• **TEXT SHOWN**
_____

Military Cases

ADA

The Ada programming language was developed after a 1973 cost study determined that the Department of Defense was spending $3 billion annually on software, much of it on embedded computer systems, which at the time were being written in a mix of proprietary software languages. In an effort to reduce cost and improve the quality and maintainability of software, the Department of Defense formed a group to create its own programming language. In 1980, the initial Ada specification was released, and in 1983 it was finalized. Ada was revised again in 1995, and is still in active use.

One of the major goals of Ada was to add significant high-level language features not often found in the proprietary languages it was designed to replace: it is a strongly typed language, with well-defined exception handling, run-time error checking and built-in parallel programming. It is object oriented, and descends from languages such as PASCAL and Modula-2. The language was designed from the ground up to minimize

programmer error, and to reduce the likelihood that programs could fail unexpectedly. In this way, it was hoped that Ada would not only allow programmers to do all Defense programming in a familiar and consistent environment, but allow them to write higher quality and more reliable code in less time. These are important consideration when developing defense systems.
Since 1983, Ada has become fairly popular. Although it is used outside the military sector, and has been used somewhat in areas such as commercial banking and aviation systems, its main use has been in military computer systems. In 1987, the Department of Defense issued the so-called "Ada mandate", stating that "the Ada programming language shall be the single, common, computer programming language for Defense computer resources used in intelligence systems, for the command and control of military forces, or as an integral part of a weapon system." In other words, all defense software would be implemented using Ada.

_____

• **SUPPLIED DATA**
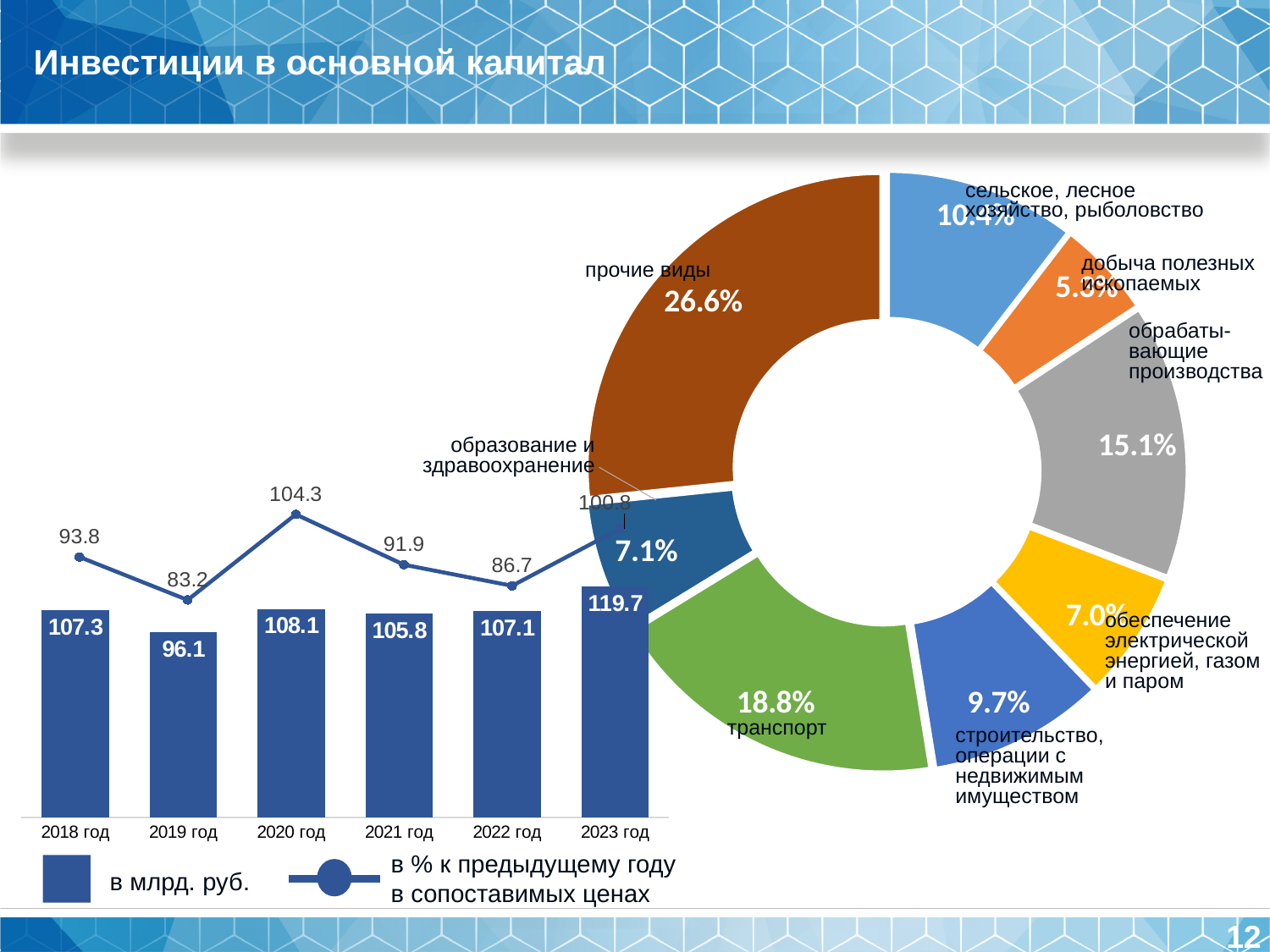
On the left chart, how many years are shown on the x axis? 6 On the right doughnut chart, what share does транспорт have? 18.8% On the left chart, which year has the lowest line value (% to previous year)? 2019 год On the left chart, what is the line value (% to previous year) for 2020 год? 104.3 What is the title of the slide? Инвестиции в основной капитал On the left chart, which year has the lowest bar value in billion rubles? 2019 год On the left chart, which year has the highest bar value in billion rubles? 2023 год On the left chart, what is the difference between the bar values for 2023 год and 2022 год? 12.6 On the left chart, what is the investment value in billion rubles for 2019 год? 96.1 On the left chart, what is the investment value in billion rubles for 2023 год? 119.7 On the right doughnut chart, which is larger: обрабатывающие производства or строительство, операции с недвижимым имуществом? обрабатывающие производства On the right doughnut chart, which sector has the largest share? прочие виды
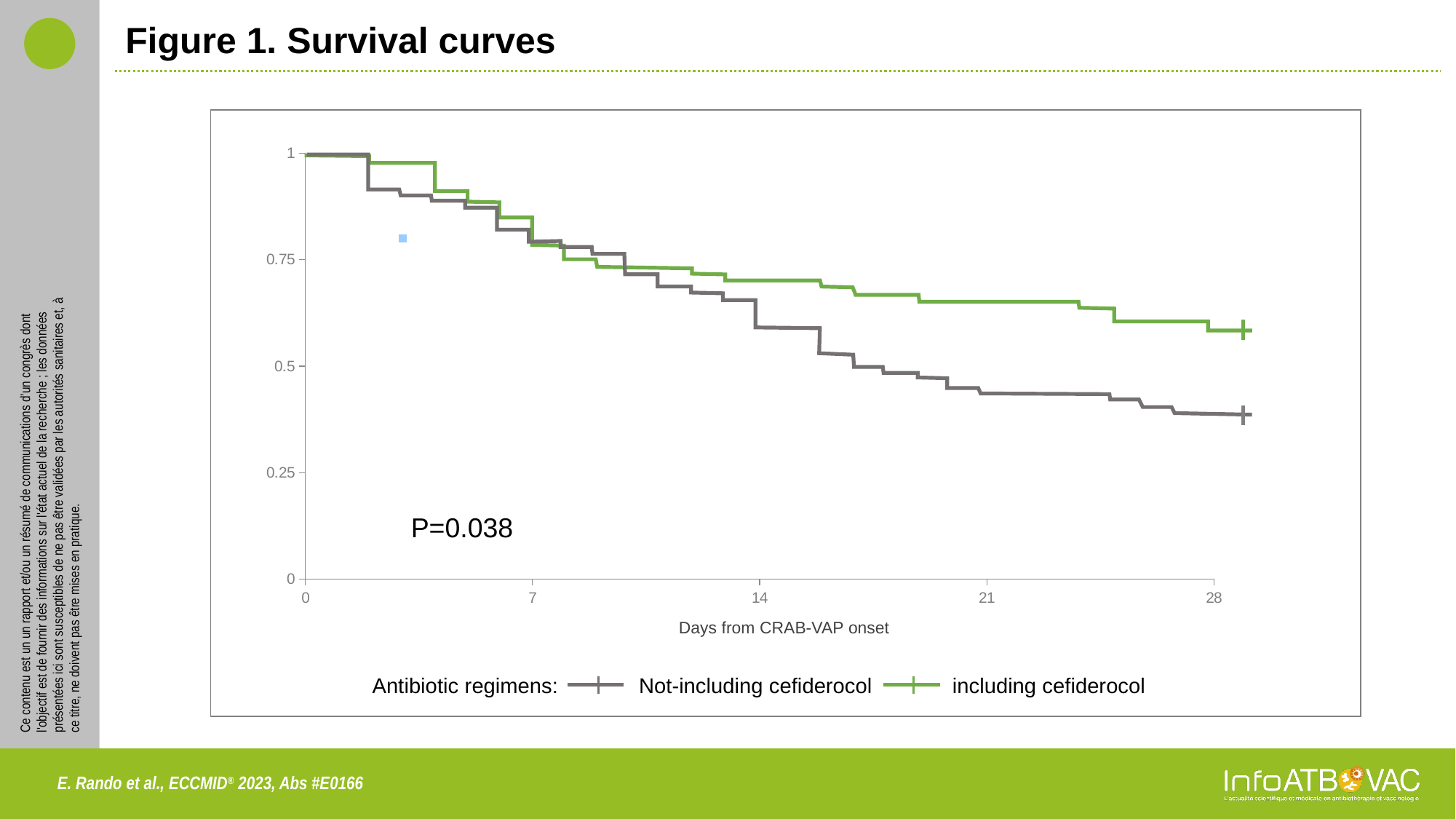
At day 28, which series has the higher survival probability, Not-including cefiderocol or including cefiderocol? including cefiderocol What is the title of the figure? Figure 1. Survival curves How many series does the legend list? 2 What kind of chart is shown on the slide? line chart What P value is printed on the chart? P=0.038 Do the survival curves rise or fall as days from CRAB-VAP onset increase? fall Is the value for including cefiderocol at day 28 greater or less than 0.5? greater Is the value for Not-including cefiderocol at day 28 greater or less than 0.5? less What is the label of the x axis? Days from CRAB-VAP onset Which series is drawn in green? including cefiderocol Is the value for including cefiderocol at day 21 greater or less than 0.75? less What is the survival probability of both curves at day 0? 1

_____

Please answer from the Ada text: in what year did the Department of Defense issue the "Ada mandate"? The lines above play no part in what you're asked to do.

1987